(Spatial questions tied to pictures)
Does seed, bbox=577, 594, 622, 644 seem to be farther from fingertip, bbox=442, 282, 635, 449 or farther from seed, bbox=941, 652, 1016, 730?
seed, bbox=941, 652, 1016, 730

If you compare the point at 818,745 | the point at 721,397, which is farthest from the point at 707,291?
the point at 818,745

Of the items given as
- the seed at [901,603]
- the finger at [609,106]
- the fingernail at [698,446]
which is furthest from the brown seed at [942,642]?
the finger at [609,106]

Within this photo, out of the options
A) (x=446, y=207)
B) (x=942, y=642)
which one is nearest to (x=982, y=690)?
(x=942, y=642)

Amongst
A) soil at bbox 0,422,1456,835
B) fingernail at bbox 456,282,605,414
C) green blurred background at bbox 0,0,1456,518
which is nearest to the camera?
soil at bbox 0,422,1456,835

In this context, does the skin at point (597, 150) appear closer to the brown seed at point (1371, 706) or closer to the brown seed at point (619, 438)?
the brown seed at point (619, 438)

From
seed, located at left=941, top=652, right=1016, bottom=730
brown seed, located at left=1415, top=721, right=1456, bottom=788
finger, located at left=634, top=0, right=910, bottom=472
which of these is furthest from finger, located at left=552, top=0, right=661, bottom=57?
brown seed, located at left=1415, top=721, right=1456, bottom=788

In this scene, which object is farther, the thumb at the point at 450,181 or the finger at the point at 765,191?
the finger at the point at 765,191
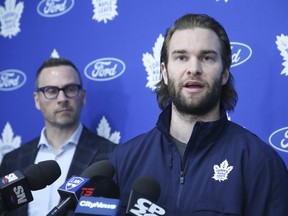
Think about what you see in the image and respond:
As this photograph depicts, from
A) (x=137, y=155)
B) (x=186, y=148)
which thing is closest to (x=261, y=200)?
(x=186, y=148)

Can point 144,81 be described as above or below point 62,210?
above

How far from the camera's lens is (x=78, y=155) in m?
2.41

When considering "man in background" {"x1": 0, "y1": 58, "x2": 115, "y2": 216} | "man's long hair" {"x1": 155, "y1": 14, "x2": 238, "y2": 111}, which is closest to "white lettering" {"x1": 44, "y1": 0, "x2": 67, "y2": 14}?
"man in background" {"x1": 0, "y1": 58, "x2": 115, "y2": 216}

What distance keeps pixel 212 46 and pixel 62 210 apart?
88 centimetres

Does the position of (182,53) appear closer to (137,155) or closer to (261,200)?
(137,155)

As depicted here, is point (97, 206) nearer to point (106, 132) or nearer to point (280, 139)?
point (280, 139)

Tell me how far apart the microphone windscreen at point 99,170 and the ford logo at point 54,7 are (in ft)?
4.90

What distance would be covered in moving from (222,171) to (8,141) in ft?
5.34

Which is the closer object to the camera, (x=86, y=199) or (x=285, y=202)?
(x=86, y=199)

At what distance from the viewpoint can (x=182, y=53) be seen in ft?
5.66

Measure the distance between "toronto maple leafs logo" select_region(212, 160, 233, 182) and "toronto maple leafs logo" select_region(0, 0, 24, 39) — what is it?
69.1 inches

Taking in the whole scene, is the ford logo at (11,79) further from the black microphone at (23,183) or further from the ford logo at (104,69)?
the black microphone at (23,183)

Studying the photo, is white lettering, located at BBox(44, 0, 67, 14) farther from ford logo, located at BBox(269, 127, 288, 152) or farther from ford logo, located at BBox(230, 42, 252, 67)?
ford logo, located at BBox(269, 127, 288, 152)

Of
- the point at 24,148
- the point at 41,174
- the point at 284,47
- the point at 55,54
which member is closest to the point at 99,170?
the point at 41,174
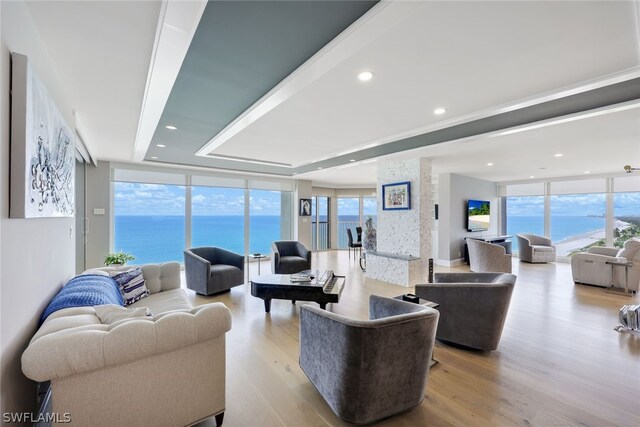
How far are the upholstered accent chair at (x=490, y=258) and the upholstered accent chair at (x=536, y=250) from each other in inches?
82.8

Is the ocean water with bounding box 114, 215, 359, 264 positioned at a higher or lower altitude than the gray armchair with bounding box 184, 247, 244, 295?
higher

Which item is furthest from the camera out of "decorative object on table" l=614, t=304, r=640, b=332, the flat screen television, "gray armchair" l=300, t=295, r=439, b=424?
the flat screen television

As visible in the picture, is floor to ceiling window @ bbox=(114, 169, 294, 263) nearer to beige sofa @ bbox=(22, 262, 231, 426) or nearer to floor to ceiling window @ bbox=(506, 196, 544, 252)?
beige sofa @ bbox=(22, 262, 231, 426)

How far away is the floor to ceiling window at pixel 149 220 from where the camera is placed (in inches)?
237

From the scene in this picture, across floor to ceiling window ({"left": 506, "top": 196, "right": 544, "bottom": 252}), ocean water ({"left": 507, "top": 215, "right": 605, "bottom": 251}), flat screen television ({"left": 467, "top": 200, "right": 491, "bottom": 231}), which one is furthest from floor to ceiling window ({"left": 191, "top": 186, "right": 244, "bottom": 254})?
ocean water ({"left": 507, "top": 215, "right": 605, "bottom": 251})

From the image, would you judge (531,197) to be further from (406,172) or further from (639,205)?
(406,172)

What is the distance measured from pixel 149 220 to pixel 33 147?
571 centimetres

▸ **Task description**: Reproduce all of the entries word for word, skipping any pictures they hold.

▸ **Correct result**:
Does seed, bbox=577, 594, 622, 644 seem to be farther from fingertip, bbox=442, 282, 635, 449 or farther from seed, bbox=941, 652, 1016, 730?
seed, bbox=941, 652, 1016, 730

If you compare the point at 818,745 | the point at 721,397, which is farthest from the point at 707,291?
the point at 818,745

Of the items given as
- the seed at [901,603]
- the finger at [609,106]
- the fingernail at [698,446]
which is furthest from the brown seed at [942,642]?
the finger at [609,106]

Within this photo, out of the options
A) (x=446, y=207)
B) (x=942, y=642)
which one is nearest to (x=982, y=690)?
(x=942, y=642)

Amongst
A) soil at bbox 0,422,1456,835
B) fingernail at bbox 456,282,605,414
C) green blurred background at bbox 0,0,1456,518
which is nearest to the camera?
soil at bbox 0,422,1456,835

In this context, does the skin at point (597, 150) appear closer to the brown seed at point (1371, 706) or closer to the brown seed at point (619, 438)?
the brown seed at point (619, 438)

From
seed, located at left=941, top=652, right=1016, bottom=730
brown seed, located at left=1415, top=721, right=1456, bottom=788
finger, located at left=634, top=0, right=910, bottom=472
which of these is furthest from finger, located at left=552, top=0, right=661, bottom=57?
brown seed, located at left=1415, top=721, right=1456, bottom=788

In this scene, which object is farther, the thumb at the point at 450,181 or the finger at the point at 765,191?
the finger at the point at 765,191
Think about what you see in the image and respond:
As this photograph depicts, from
A) (x=137, y=155)
B) (x=186, y=148)
which thing is closest to (x=261, y=200)?
(x=186, y=148)

Can point 144,81 be described as above or below point 62,210?
above

How far from the camera's lens is (x=78, y=155) in m?
2.41

When considering "man in background" {"x1": 0, "y1": 58, "x2": 115, "y2": 216} | "man's long hair" {"x1": 155, "y1": 14, "x2": 238, "y2": 111}, which is closest to "white lettering" {"x1": 44, "y1": 0, "x2": 67, "y2": 14}?
"man in background" {"x1": 0, "y1": 58, "x2": 115, "y2": 216}

What distance keeps pixel 212 46 and pixel 62 210 apart?
88 centimetres

Does the position of (182,53) appear closer to (137,155) or closer to (261,200)?
(137,155)

As depicted here, is point (97, 206) nearer to point (106, 132) or nearer to point (280, 139)?
point (280, 139)

Tell me how far apart the microphone windscreen at point 99,170 and the ford logo at point 54,7 are (in ft)?
4.90

What distance would be covered in moving from (222,171) to (8,141) in ft?
5.34

Which is the closer object to the camera, (x=86, y=199) or (x=285, y=202)?
(x=86, y=199)

At what distance from the viewpoint can (x=182, y=53) be seen in ft?
5.66

Measure the distance between "toronto maple leafs logo" select_region(212, 160, 233, 182) and "toronto maple leafs logo" select_region(0, 0, 24, 39) — what is it?
69.1 inches

Taking in the whole scene, is the ford logo at (11,79) further from the black microphone at (23,183) or further from the ford logo at (104,69)?
the black microphone at (23,183)

Studying the photo, is white lettering, located at BBox(44, 0, 67, 14) farther from ford logo, located at BBox(269, 127, 288, 152) or farther from ford logo, located at BBox(230, 42, 252, 67)?
ford logo, located at BBox(269, 127, 288, 152)

Of
- the point at 24,148
- the point at 41,174
- the point at 284,47
- the point at 55,54
which member is closest to the point at 99,170?
the point at 41,174
How far are the upholstered accent chair at (x=490, y=258) and the upholstered accent chair at (x=536, y=250) from each other in inches?
82.8

Is the ocean water with bounding box 114, 215, 359, 264 positioned at a higher or lower altitude than the gray armchair with bounding box 184, 247, 244, 295?
higher

Which item is furthest from the camera out of "decorative object on table" l=614, t=304, r=640, b=332, the flat screen television, "gray armchair" l=300, t=295, r=439, b=424?
the flat screen television

As visible in the picture, is floor to ceiling window @ bbox=(114, 169, 294, 263) nearer to beige sofa @ bbox=(22, 262, 231, 426) or nearer to floor to ceiling window @ bbox=(506, 196, 544, 252)?
beige sofa @ bbox=(22, 262, 231, 426)

How far away is the floor to ceiling window at pixel 149 220 from where the camera is placed (in inches)?
237

From the scene in this picture, across floor to ceiling window ({"left": 506, "top": 196, "right": 544, "bottom": 252}), ocean water ({"left": 507, "top": 215, "right": 605, "bottom": 251}), flat screen television ({"left": 467, "top": 200, "right": 491, "bottom": 231}), which one is furthest from floor to ceiling window ({"left": 191, "top": 186, "right": 244, "bottom": 254})?
ocean water ({"left": 507, "top": 215, "right": 605, "bottom": 251})

From the image, would you judge (531,197) to be further from (406,172) or further from (639,205)?
(406,172)

What is the distance measured from pixel 149 220 to pixel 33 147?
571 centimetres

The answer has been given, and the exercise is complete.